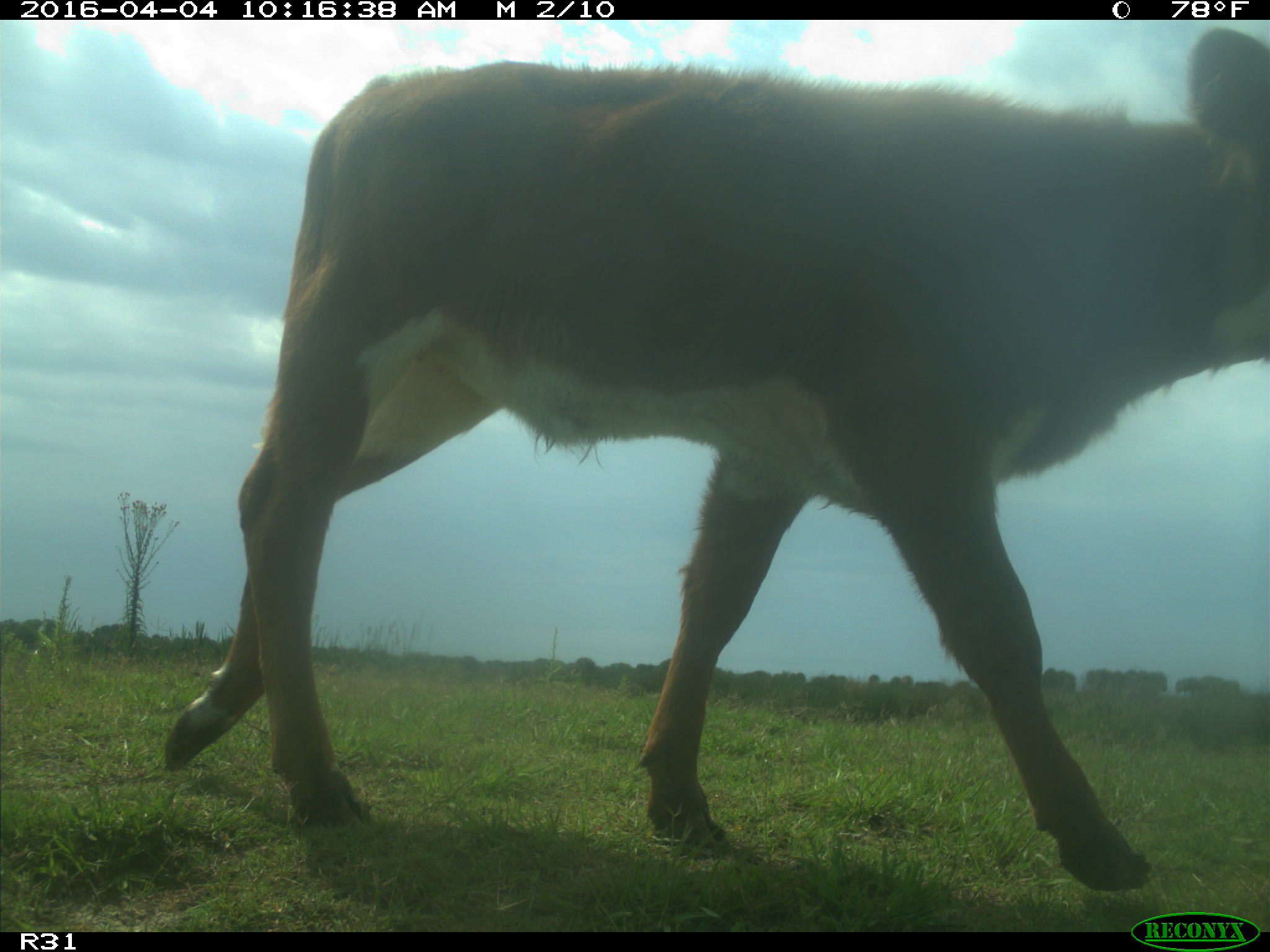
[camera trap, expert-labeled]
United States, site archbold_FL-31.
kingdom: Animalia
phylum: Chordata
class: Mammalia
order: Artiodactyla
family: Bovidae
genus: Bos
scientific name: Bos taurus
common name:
=======
**ACTIVITY**
When a line carries an image, skip the image and repeat everything else above exactly as written.

**ANSWER BOX**
[camera trap, expert-labeled]
United States, site archbold_FL-31.
kingdom: Animalia
phylum: Chordata
class: Mammalia
order: Artiodactyla
family: Bovidae
genus: Bos
scientific name: Bos taurus
common name:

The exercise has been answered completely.